— begin Text block —
Not that long ago it seemed that new generations would be more and more liberal and free from prejudice.

This is very puzzling. In most surveys we have carried out in different European countries, the correspondence between age and prejudice was linear – the older the person the more prejudiced he or she was. For more or less five years now, we have observed a reverse trend, e.g. in Hungary, where the youngest are not the least prejudiced, which translates into the growing popularity of the Jobbik party, who address young and educated voters. Further parties emerge that seek to incorporate such “youthful xenophobia” in their programs. That tendency has made its way into Poland, and I fear this has to do with using the Internet and with the epidemic nature of hate speech. Artificial fears have been spun. It was in somebody’s interest. Two weeks before the election, together with Mikołaj Winiewski and Łukasz Jurczyszyn we made a survey of political preferences of young Poles. We found that one of the factors decisive in choosing to vote for the right-wing triad, i.e. either Kukiz or Korwin, or PiS (Law and Justice), was the fear of Islam. Further factors were a sense of deprivation, i.e. a sense of failure, and the set of beliefs generally aligned more with the right wing. All the same, Islamophobia would impact voters’ decisions no matter their political allegiance; and no matter their sense of success or failure. Something of no importance a few years ago has now proved decisive in setting the political scene in Poland.

Gazeta Wyborcza has disabled posting commentaries under their texts about refugees. Is this the right solution?

Only in this way can we stop it. People who are more frequently exposed to the islamophobic hate speech begin to absorb it at as natural. It is most vocal on the Internet, and that’s one of the reasons why antipathy and xenophobia manifest among young people. We made an experiment in which the subjects read texts from news portals and then the comments posted below – Islamophobic or neutral. It turned out that those who read the commentaries full of hate would declare significantly more negative attitudes towards Muslims. They were college students, who originally harbored no such prejudice.

What about TV?

The survey we did with the media scholar Jacek Wasilewski showed that having read a piece of news on an info channel dealing with a terrorist attack sends one’s levels of Islamophobia up. It is, however, sufficient to add to such news a bit on a local Muslim community condemning the attacks and expressing their solidarity with the victims to make the prejudice vanish. And Muslims do protest against attacks: they did so after the attacks on Charlie Hebdo, and they did likewise in the wake of the Paris November massacre. But that is what is not attractive for the media, even though the protesters are hundreds of times more numerous than the assassins. When we presented such information to our subjects, levels of Islamophobia would drop, while the ability to engage in a rational critique of fundamentalism would rise. It is about the idea that we, Westerners should help the progressive forces within Islam to cope with problems such  as terrorism or violence against women. We should give support to their modernization, instead of turning our eyes away or pushing them away from the EU borders. This is the mission of  leftist and liberal circles: we need not accept radical political Islam. And Muslims will be our allies in this.
— end Text block —
— begin Data provided —
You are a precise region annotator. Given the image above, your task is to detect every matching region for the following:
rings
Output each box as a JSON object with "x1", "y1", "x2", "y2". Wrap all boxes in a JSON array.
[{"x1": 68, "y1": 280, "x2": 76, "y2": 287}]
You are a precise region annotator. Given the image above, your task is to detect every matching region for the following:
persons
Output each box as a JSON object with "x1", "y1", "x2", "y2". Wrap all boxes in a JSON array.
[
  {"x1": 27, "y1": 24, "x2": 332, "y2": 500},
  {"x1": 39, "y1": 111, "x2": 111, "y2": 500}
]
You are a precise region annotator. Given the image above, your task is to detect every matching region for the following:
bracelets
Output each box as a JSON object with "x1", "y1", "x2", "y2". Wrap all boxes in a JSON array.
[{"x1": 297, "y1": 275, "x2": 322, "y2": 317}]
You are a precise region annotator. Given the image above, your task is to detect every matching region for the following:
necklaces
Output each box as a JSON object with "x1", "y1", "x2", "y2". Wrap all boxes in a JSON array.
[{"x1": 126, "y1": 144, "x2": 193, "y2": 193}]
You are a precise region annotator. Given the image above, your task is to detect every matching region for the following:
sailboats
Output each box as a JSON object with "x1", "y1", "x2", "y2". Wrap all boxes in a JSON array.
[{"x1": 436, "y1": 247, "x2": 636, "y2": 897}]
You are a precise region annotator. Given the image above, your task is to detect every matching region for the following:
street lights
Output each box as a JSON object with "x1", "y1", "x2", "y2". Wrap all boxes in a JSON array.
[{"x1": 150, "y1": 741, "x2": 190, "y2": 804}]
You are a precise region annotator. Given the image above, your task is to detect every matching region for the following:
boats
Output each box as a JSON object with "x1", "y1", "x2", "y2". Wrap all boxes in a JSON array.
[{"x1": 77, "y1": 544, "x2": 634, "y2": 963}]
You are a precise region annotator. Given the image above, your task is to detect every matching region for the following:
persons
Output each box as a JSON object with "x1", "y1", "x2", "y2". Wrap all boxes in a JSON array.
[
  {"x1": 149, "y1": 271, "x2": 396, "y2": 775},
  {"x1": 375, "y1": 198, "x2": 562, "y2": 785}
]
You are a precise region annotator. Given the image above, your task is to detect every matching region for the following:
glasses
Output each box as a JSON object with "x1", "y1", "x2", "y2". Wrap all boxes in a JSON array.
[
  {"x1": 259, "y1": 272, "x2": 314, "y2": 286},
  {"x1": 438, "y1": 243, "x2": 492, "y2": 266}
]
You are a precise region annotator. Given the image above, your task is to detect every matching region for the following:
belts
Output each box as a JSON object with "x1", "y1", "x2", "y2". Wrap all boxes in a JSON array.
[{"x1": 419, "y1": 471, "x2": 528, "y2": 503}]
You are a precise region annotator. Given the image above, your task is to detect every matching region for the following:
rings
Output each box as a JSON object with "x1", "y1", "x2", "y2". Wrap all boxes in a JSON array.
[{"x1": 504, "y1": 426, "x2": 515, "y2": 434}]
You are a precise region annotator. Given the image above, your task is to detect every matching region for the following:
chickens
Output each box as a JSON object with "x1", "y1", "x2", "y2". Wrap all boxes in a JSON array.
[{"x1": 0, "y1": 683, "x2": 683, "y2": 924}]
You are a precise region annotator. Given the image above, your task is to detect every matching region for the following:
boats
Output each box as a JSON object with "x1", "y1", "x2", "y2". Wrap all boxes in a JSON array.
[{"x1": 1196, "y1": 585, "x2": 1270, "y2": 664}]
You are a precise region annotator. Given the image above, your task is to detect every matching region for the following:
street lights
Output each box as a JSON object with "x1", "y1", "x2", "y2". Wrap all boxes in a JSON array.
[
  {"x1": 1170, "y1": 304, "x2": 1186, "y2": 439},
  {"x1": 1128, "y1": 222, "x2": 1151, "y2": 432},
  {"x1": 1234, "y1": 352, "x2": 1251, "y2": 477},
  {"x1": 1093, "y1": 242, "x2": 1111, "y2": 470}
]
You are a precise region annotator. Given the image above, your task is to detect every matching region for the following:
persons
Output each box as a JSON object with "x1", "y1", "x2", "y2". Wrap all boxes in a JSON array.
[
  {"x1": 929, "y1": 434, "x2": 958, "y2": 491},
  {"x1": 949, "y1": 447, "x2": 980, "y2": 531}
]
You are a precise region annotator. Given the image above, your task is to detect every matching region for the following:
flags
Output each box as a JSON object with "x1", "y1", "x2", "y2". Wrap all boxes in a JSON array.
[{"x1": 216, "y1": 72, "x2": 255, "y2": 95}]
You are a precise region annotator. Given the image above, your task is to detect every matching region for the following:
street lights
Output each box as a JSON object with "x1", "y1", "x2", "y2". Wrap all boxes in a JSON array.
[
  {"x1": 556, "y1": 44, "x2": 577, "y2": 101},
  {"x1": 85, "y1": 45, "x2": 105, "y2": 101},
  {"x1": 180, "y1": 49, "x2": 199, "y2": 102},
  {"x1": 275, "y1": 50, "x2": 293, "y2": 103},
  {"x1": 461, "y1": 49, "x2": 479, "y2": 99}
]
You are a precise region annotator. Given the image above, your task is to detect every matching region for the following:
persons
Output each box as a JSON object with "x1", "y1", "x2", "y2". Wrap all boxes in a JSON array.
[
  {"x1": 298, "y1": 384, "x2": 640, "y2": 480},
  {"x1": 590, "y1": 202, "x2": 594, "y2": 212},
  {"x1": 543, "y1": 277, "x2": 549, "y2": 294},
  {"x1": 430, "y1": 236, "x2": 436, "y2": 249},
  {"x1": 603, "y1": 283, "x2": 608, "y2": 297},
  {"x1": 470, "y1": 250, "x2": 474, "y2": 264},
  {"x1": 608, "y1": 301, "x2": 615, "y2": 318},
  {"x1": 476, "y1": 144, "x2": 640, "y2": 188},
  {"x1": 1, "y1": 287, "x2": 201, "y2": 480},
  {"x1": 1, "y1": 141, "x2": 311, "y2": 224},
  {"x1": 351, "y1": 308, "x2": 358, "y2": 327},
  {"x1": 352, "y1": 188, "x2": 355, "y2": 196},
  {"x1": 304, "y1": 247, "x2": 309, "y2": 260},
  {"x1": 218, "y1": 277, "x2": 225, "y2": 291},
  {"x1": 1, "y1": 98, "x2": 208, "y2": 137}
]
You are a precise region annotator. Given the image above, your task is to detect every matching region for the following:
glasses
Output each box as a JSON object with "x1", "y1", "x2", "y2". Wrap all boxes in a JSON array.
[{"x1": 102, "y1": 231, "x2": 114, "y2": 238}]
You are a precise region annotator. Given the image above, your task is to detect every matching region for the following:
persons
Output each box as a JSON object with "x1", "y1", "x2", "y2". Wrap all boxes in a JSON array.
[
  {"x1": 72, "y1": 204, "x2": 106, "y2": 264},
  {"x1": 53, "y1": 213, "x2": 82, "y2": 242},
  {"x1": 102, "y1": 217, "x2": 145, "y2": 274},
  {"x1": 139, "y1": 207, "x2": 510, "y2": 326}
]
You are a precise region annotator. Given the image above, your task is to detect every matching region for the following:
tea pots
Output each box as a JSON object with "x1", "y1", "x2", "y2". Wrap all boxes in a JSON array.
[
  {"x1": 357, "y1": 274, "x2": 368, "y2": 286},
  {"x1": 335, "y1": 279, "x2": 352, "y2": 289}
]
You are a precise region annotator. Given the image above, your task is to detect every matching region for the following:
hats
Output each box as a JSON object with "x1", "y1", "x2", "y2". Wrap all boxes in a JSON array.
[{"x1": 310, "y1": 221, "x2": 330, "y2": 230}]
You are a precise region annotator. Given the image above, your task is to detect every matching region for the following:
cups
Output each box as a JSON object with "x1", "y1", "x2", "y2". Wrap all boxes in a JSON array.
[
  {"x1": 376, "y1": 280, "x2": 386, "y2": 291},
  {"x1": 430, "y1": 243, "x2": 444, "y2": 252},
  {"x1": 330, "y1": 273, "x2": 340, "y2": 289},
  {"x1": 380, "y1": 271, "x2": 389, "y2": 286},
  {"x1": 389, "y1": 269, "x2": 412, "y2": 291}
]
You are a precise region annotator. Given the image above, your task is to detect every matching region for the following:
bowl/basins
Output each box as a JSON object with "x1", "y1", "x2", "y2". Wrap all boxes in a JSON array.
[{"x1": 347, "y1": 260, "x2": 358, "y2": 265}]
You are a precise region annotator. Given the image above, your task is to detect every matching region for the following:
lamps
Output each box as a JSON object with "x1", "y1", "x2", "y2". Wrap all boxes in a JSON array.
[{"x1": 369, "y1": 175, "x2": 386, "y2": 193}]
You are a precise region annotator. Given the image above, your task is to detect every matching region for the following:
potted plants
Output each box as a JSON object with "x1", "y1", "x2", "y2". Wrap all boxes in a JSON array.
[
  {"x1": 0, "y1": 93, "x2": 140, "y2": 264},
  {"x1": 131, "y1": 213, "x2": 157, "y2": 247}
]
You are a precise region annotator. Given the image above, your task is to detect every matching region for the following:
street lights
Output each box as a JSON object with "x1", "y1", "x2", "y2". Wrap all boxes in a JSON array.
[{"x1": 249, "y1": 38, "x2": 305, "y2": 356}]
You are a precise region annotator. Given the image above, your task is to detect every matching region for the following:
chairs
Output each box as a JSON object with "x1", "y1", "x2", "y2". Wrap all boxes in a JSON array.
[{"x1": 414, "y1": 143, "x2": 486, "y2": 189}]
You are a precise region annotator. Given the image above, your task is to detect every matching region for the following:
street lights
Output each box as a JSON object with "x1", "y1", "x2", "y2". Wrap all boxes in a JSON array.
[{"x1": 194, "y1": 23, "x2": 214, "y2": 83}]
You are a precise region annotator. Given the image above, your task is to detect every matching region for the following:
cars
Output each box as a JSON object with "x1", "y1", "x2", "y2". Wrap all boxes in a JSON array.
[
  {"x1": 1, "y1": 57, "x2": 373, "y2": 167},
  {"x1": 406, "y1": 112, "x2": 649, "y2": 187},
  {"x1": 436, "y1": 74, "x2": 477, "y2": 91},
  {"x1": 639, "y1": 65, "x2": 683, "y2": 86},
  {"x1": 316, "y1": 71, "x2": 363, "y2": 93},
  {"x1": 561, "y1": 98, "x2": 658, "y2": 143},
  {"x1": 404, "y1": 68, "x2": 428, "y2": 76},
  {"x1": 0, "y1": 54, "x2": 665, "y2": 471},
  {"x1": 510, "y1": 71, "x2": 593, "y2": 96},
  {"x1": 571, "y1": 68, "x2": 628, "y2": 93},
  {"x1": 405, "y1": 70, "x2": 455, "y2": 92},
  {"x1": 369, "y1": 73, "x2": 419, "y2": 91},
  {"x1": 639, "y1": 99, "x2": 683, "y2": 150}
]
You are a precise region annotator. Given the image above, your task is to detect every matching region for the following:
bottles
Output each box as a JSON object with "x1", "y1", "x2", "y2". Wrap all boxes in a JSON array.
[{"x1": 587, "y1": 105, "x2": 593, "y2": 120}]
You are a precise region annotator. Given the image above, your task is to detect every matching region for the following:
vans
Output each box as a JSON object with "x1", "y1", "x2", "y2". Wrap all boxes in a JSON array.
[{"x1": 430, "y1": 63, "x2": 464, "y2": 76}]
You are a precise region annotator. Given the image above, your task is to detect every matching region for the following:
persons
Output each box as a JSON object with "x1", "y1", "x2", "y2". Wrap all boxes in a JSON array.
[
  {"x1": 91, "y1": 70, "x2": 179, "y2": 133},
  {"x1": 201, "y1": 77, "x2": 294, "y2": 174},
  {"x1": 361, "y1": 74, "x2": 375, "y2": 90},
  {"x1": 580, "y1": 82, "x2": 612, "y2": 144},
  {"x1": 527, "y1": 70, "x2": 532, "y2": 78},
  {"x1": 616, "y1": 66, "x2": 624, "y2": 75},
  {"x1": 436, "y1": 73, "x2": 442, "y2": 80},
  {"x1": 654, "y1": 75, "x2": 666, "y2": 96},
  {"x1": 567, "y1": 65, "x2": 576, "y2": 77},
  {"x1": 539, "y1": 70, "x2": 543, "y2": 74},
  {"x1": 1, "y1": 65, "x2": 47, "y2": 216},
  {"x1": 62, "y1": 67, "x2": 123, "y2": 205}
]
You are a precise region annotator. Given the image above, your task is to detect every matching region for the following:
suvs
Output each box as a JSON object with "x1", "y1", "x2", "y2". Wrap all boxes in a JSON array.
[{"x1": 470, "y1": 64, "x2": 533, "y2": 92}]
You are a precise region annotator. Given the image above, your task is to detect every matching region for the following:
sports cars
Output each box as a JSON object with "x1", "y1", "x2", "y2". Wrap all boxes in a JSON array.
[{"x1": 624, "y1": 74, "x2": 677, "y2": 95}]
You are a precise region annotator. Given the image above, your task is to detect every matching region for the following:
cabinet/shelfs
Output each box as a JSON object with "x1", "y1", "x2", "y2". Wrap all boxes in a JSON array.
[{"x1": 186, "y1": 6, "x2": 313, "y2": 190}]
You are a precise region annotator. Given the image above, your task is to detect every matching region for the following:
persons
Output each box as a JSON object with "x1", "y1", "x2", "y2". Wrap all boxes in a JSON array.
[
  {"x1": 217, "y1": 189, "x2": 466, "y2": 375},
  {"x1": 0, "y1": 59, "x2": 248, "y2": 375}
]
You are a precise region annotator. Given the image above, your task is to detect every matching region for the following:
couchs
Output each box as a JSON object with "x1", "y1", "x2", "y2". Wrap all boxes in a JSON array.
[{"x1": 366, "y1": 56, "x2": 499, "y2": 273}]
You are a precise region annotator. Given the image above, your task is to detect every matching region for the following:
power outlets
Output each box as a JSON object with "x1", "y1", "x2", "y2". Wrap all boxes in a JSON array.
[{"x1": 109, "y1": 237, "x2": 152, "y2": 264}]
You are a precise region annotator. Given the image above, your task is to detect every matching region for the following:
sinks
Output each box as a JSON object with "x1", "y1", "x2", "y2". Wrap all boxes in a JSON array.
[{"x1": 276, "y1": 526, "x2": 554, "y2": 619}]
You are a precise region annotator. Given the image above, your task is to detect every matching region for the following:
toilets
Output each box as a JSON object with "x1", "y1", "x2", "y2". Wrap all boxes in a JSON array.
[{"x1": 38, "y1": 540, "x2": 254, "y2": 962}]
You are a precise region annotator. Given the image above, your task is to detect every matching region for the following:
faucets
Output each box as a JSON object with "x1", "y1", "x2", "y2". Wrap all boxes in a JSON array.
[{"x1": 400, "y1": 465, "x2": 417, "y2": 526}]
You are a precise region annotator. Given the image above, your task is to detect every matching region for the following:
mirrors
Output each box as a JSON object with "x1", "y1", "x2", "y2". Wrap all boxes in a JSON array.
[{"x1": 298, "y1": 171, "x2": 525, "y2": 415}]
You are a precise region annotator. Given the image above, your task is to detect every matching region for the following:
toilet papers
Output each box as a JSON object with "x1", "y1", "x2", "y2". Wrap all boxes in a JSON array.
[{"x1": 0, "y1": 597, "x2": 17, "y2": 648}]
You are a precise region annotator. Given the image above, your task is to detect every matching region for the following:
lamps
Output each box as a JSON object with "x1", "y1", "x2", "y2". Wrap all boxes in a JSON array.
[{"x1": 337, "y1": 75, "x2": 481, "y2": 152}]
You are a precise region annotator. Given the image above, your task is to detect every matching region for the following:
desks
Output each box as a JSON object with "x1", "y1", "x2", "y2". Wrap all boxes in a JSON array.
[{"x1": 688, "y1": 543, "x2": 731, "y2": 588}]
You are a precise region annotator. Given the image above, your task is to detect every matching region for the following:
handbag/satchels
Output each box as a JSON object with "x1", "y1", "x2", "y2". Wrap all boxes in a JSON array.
— end Data provided —
Exercise instructions —
• 1. According to the interview on Islamophobia, which media scholar worked on the survey about reactions to TV news of a terrorist attack?
• 2. Repeat the part of the interview on Islamophobia starting at "Only in this" and ending at "no such prejudice.".

Solution list —
• 1. Jacek Wasilewski.

• 2.
Only in this way can we stop it. People who are more frequently exposed to the islamophobic hate speech begin to absorb it at as natural. It is most vocal on the Internet, and that’s one of the reasons why antipathy and xenophobia manifest among young people. We made an experiment in which the subjects read texts from news portals and then the comments posted below – Islamophobic or neutral. It turned out that those who read the commentaries full of hate would declare significantly more negative attitudes towards Muslims. They were college students, who originally harbored no such prejudice.